▶ **WORK INSTRUCTIONS**:
Each entry should be copied as it stands, leaving the pictures behind.

▶ **DATA SECTION**:
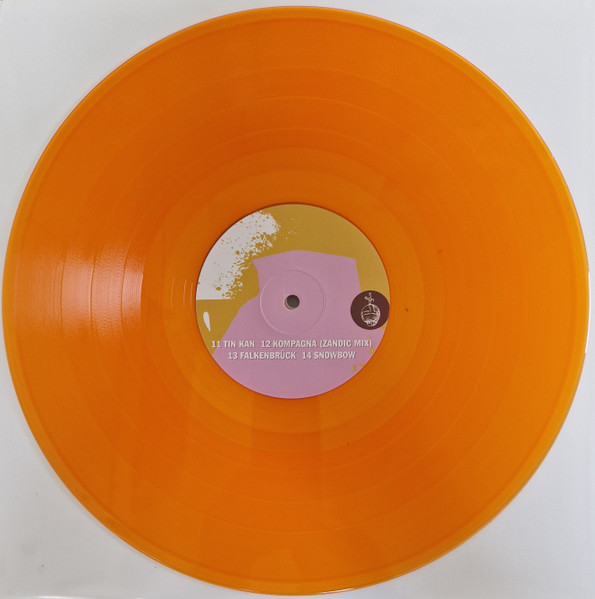 The Orb - Okie Dokie It's The Orb On Kompakt | Kompakt (Kompakt 128) - 3 The Orb - Okie Dokie It's The Orb On Kompakt | Kompakt (Kompakt 128) - 3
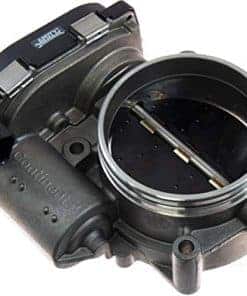 APDTY 141379 Ensamblaje del cuerpo de mariposa de inyección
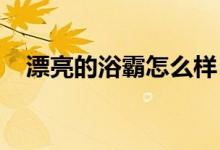 漂亮的浴霸怎么樣？漂亮的浴霸質(zhì)量好嗎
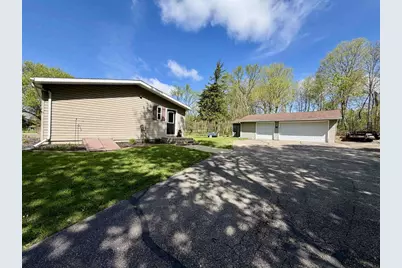 11530 W Brandherm Road, Beloit, WI 53511 - Photo 1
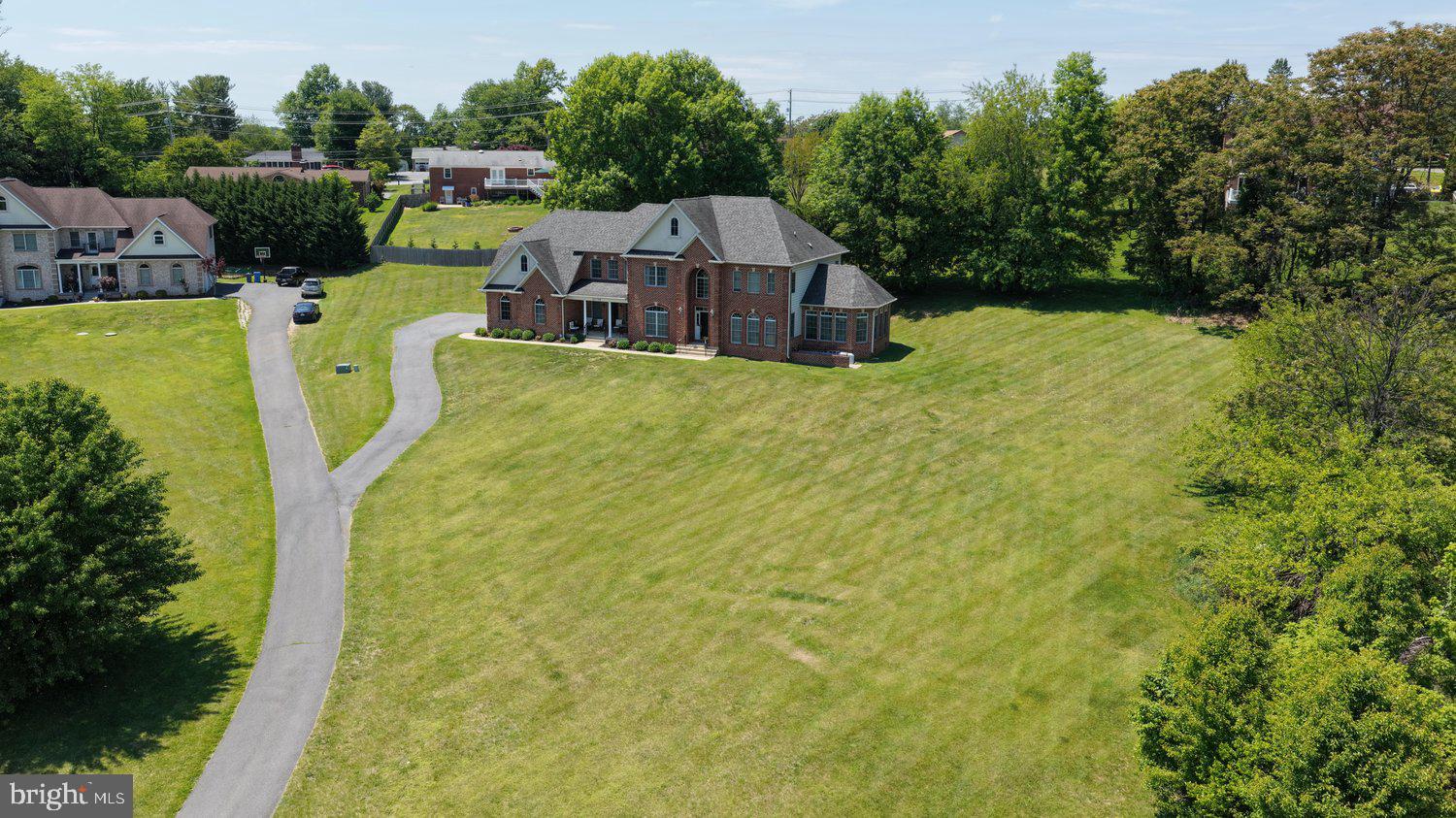 COUNTY VIEW - Residential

▶ **SOLUTION**:
 The Orb - Okie Dokie It's The Orb On Kompakt | Kompakt (Kompakt 128) - 3 The Orb - Okie Dokie It's The Orb On Kompakt | Kompakt (Kompakt 128) - 3
 APDTY 141379 Ensamblaje del cuerpo de mariposa de inyección
 漂亮的浴霸怎么樣？漂亮的浴霸質(zhì)量好嗎
 11530 W Brandherm Road, Beloit, WI 53511 - Photo 1
 COUNTY VIEW - Residential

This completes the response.